The timing of this black-humor blackout couldn’t be worse: If Rudolph W. Giuliani’s campaign falls in a forest of bizarre mayoral accounting practices, but nobody hears about it on late-night television, does it make a sound bite?

Ellen DeGeneres also defied the writers guild to resume her talk show almost immediately, saying that as the producer of a syndicated show, she had contractual obligations to local stations to provide content. While that decision enraged her peers (“We find it sad that Ellen spent an entire week crying and fighting for a dog that she gave away,” a statement by the Writers Guild East said, “yet she couldn’t even stand by writers for more than one day”), it didn’t change the balance, either. Ms. DeGeneres finds humor in everyday quirks — lint-in-the-dryer jokes and funny phone calls to elderly ladies in the Midwest — not in election campaigns or social policy. Monday’s show, which she opened with a riff about Christmas tree shopping, could have been taped a year ago, or 10.

Web sites like 23/6, TheOnion.com and YouTube are trying to bridge the gap, and many pieces are contributed by striking writers. Some of the material is apt and amusing: 23/6 (236.com) has a feature called “SwiftKids,” a parody of the Swiftboat ads that rattled Senator John Kerry’s campaign in 2004. (“Does baking cookies for me make my mom a bad person?” a little boy says sorrowfully. “Hillary Clinton thinks so.”) But that kind of humor, when spread across the Internet, seems sparse and small-cylinder. Even the best sites read more like blogs than like big network productions.

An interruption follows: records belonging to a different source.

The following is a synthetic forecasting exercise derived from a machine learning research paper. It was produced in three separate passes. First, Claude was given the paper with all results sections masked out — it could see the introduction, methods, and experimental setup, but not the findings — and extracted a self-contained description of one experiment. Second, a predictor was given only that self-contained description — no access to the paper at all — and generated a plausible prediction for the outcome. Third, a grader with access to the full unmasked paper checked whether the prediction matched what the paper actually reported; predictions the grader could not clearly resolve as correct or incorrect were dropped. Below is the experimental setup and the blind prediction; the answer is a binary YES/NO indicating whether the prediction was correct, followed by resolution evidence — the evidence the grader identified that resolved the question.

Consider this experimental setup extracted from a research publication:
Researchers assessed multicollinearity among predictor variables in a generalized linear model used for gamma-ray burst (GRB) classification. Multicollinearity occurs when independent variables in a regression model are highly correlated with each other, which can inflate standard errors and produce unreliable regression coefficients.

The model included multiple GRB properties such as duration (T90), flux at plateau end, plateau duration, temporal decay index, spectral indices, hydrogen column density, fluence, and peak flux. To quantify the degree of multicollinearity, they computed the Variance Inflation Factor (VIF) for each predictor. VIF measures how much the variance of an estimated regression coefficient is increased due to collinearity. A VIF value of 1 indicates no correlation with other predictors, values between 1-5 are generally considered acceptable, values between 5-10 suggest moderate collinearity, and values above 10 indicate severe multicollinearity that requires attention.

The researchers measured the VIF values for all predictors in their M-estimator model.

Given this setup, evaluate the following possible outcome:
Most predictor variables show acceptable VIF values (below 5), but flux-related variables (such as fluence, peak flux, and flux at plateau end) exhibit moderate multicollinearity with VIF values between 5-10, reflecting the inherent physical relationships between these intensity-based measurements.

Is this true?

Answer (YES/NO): NO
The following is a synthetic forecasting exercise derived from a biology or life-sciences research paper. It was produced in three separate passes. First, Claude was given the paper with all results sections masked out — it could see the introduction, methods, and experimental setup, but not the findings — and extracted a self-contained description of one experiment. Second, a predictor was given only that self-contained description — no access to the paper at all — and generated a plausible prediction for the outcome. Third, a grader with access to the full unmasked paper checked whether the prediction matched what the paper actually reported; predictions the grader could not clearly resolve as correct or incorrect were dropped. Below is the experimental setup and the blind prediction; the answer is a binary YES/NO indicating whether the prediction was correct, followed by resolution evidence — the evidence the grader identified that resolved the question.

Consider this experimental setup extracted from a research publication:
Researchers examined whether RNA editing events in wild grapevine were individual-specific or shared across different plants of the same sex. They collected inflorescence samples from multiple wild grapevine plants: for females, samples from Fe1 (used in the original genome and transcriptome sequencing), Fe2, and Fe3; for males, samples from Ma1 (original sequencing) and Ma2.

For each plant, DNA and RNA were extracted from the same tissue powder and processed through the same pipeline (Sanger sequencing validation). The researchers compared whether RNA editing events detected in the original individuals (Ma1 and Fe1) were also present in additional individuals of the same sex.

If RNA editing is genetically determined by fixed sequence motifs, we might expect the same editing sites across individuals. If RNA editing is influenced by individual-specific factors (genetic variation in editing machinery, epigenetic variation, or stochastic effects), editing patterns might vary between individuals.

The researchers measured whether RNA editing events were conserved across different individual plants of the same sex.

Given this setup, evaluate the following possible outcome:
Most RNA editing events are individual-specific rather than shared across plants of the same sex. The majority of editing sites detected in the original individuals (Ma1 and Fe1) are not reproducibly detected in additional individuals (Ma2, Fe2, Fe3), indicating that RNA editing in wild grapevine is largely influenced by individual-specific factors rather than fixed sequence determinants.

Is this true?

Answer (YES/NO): NO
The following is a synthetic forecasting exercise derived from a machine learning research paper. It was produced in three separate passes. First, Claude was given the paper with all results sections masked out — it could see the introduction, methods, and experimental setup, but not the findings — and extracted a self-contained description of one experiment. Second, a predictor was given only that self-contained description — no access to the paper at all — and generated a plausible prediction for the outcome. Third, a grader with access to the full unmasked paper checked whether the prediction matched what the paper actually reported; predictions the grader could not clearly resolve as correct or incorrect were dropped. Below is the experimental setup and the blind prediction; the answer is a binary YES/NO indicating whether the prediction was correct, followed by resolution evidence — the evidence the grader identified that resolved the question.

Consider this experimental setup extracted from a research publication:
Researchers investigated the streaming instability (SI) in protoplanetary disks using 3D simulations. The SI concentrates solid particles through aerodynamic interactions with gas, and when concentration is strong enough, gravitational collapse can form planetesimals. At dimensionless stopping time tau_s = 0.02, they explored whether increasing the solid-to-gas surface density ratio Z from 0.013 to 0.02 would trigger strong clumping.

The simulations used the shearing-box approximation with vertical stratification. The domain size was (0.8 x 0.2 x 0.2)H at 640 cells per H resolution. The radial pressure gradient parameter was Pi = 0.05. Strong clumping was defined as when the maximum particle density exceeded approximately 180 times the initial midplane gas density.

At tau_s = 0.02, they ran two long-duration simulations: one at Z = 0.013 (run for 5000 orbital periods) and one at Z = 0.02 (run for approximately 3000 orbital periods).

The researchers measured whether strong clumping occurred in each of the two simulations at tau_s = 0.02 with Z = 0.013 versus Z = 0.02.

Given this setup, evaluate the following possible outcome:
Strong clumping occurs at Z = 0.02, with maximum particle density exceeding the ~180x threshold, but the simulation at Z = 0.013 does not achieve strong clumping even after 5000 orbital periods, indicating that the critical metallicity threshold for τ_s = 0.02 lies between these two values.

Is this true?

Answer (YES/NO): YES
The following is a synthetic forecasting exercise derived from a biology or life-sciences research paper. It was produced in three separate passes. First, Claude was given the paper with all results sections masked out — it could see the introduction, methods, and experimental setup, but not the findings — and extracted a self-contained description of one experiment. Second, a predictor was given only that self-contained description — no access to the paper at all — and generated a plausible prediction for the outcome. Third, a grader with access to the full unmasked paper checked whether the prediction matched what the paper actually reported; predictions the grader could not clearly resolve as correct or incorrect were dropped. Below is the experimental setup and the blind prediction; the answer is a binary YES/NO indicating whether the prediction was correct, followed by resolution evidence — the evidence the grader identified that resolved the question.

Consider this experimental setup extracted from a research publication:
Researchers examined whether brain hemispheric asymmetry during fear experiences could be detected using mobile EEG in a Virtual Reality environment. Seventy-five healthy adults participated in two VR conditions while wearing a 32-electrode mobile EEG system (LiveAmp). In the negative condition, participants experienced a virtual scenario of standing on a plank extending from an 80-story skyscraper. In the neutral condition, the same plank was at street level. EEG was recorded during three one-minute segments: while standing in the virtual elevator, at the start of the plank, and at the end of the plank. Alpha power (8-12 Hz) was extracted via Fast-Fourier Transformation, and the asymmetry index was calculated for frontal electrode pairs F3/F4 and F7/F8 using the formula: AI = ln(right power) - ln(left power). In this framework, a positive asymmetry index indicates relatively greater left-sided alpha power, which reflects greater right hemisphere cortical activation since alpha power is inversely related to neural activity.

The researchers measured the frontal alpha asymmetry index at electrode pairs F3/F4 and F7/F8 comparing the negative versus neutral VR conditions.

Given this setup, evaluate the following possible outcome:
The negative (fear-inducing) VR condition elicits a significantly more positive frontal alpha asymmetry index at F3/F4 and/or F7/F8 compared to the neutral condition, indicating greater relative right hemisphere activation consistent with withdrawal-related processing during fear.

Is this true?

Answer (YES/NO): NO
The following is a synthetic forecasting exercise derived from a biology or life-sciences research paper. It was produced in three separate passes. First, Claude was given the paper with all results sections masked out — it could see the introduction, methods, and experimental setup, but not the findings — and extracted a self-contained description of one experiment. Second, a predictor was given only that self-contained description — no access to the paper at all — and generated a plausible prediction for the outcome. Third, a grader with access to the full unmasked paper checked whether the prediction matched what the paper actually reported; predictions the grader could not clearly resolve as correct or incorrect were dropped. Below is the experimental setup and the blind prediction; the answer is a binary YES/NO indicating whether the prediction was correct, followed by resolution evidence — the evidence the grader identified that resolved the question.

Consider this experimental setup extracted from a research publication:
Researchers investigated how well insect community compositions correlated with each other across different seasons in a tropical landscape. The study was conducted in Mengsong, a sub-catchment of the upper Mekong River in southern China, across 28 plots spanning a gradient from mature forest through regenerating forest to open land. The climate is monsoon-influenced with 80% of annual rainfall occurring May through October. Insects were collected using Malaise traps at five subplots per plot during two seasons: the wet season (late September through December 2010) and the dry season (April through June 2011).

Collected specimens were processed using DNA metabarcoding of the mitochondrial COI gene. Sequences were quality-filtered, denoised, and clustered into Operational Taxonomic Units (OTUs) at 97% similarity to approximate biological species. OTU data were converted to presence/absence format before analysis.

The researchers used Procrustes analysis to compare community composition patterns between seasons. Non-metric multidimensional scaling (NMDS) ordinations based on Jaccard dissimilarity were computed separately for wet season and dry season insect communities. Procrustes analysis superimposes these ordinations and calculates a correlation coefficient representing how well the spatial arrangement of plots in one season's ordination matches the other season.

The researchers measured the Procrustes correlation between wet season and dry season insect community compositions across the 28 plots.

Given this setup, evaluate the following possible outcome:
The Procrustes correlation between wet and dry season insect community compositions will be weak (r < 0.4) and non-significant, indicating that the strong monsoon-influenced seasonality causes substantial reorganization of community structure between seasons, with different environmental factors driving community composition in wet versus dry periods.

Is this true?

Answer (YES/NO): NO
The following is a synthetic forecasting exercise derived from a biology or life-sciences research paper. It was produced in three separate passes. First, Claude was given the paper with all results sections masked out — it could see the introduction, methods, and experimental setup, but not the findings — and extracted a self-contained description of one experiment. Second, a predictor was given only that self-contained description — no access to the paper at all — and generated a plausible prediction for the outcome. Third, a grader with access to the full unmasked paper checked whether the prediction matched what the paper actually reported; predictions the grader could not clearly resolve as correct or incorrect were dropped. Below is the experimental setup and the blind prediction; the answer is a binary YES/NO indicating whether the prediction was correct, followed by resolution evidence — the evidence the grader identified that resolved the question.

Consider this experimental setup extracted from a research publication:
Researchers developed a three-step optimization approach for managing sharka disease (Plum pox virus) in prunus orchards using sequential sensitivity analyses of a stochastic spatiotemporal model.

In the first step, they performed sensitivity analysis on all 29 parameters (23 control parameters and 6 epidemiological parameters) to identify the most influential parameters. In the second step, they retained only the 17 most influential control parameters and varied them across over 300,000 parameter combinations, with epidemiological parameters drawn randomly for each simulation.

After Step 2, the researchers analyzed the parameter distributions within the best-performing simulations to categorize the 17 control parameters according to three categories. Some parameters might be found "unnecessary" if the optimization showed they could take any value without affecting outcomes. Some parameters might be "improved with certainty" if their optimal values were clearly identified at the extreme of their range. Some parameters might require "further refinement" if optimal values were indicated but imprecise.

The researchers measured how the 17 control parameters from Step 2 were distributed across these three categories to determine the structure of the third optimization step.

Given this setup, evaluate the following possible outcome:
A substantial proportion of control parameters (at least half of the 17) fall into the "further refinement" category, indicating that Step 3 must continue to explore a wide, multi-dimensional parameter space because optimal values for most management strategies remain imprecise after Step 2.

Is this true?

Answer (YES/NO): YES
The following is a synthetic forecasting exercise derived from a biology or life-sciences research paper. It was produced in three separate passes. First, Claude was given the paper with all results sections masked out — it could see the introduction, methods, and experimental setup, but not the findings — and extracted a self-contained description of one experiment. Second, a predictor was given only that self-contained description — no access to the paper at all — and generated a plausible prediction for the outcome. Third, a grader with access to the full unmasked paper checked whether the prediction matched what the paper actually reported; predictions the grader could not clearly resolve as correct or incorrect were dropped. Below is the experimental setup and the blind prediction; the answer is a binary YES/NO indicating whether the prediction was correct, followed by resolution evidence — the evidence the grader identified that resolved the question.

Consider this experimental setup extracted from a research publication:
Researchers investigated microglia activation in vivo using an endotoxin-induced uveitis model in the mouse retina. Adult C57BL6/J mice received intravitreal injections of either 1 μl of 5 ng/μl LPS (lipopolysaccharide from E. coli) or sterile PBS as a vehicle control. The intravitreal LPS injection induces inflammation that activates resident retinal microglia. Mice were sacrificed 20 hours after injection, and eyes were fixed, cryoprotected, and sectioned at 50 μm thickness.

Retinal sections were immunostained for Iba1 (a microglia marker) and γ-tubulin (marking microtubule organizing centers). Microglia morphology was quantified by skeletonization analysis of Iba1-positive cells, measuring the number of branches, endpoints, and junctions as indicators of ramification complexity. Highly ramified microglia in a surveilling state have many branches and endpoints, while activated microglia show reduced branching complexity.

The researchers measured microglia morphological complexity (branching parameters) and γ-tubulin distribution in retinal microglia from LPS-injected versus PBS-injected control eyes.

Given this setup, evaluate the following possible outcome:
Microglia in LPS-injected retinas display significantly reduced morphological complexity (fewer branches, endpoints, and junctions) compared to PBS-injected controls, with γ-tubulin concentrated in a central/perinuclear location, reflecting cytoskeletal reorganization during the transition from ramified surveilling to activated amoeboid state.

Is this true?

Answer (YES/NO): YES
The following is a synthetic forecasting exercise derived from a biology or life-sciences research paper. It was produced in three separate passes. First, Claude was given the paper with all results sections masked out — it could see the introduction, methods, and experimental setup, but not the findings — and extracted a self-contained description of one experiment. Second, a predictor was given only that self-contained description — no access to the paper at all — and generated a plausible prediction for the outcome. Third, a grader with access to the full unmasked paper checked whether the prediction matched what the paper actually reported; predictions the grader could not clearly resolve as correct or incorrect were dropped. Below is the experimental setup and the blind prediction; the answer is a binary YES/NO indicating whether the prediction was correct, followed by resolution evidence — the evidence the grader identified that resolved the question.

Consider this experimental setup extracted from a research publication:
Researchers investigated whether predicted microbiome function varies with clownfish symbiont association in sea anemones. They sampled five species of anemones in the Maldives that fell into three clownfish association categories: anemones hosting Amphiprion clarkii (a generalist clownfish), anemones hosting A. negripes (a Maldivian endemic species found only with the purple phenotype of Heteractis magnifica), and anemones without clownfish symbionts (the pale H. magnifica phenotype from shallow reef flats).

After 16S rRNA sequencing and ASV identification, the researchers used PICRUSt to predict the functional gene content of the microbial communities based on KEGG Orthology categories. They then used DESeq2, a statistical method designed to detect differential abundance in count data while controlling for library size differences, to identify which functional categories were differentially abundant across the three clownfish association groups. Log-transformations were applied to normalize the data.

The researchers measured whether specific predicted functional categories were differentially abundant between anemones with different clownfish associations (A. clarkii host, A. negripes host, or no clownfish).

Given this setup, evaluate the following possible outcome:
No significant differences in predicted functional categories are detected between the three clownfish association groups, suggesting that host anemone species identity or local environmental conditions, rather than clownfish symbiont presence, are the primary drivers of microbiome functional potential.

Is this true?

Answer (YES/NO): NO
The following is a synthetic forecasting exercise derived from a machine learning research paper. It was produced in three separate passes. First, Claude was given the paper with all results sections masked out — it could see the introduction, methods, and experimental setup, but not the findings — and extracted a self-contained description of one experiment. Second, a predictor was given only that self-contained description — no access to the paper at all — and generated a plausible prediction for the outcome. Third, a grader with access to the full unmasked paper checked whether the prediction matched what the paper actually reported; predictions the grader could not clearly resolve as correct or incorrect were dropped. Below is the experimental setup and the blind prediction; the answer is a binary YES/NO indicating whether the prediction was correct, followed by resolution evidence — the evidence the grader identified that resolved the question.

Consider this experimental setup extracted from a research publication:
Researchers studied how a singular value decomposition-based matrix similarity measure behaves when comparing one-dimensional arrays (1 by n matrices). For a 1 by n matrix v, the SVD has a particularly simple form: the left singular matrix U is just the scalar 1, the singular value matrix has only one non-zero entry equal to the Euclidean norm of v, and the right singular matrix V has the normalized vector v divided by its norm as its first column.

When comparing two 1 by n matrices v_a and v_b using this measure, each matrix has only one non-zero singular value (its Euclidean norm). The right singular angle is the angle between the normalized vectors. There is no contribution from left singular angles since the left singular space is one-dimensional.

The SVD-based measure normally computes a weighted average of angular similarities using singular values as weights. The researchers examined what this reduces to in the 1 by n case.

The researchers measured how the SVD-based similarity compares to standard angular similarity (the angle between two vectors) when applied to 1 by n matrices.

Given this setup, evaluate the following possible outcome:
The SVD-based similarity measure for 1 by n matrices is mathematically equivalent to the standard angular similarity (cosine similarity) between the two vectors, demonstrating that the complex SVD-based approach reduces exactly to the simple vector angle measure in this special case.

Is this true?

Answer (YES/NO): NO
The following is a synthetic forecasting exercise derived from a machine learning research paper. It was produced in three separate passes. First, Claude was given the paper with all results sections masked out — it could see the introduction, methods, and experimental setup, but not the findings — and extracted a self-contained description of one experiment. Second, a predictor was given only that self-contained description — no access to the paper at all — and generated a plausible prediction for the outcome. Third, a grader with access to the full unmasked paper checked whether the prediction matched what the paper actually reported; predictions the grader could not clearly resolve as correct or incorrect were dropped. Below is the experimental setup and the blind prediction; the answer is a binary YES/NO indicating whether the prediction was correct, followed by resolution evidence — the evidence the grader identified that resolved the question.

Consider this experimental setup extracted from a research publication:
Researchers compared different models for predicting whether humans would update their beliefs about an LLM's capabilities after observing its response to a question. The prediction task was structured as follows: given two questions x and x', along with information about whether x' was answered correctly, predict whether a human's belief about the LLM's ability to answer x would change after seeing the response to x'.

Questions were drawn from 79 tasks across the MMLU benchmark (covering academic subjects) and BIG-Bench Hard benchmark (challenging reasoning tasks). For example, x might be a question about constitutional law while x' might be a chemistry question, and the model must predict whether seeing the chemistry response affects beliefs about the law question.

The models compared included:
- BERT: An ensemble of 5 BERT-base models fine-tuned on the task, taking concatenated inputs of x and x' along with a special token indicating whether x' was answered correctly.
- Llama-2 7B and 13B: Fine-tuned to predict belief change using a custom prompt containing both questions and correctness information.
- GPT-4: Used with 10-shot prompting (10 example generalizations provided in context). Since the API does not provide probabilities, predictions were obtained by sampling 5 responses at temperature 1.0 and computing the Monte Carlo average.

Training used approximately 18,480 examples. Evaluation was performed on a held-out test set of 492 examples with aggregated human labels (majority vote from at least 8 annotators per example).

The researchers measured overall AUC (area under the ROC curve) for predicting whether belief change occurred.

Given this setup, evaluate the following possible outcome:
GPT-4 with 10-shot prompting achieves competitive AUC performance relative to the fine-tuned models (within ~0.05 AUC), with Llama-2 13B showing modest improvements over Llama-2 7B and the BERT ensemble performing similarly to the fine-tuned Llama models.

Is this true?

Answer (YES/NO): NO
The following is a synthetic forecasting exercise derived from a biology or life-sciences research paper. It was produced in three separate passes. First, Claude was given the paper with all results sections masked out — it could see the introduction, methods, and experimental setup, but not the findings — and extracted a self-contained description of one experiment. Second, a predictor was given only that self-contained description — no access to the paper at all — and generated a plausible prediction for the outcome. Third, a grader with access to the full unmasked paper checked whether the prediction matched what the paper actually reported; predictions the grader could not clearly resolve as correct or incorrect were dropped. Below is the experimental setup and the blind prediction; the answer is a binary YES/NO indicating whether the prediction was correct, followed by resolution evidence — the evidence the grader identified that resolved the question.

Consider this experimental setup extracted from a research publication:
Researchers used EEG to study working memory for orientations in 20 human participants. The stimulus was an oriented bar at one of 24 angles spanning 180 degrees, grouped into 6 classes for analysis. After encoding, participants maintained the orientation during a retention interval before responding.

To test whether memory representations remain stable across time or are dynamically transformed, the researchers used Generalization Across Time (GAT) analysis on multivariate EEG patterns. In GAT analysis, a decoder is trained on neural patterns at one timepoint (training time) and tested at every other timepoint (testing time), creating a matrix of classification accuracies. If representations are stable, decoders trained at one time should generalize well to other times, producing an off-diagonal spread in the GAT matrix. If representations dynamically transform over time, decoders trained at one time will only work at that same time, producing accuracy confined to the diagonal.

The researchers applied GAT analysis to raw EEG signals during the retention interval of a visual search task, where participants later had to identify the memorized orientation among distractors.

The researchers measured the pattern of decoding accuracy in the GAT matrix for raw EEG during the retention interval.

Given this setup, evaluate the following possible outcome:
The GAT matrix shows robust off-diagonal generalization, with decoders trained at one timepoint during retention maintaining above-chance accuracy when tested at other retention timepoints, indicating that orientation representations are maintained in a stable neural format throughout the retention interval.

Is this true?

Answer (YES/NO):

Don Imus returned to radio on Monday at what could have been an opportune time to fill some of the silence left by Conan O’Brien or Stephen Colbert. But while Mr. Imus used to be a heeded voice on politics, now he seems consumed by the politics of being Don Imus.

Mr. Imus, who was fired by CBS and MSNBC after his infamous slur about the Rutgers women’s basketball team, made his redemptive debut this week on WABC-AM. His tone on his first day was perforce somber and chastened, but even on the second, Mr. Imus seemed constricted, deferring to his new African-American cast members, Karith Foster and Tony Powell, to discuss Oprah Winfrey’s endorsement of Barack Obama.

Oddly enough, the closest thing to bold topical humor on network television is on “30 Rock,” which still has a few episodes filmed before the strike, and which has taken a marked turn toward impish send-ups of the Bush administration.

On one recent episode, Liz Lemon (Tina Fey) turns in a foreign neighbor whom she suspects of being a Muslim terrorist but is actually in training to be a contestant on “The Amazing Race.” On another, Jack (Alec Baldwin) intervenes to impose American values on an urban Little League team. The team pulls down a statue in the style of Iraqis toppling the statue of Saddam Hussein; in the background its field is draped with a red, white and blue banner that reads, “Fun Times Accomplished.” And, when things fall apart, Jack orders a “surge.”

Those episodes were filmed a while ago, and soon even “30 Rock” will go dark. Mr. Daly and Ms. DeGeneres crossed the picket line, but their return to live television doesn’t undermine the strike so much as enhance it.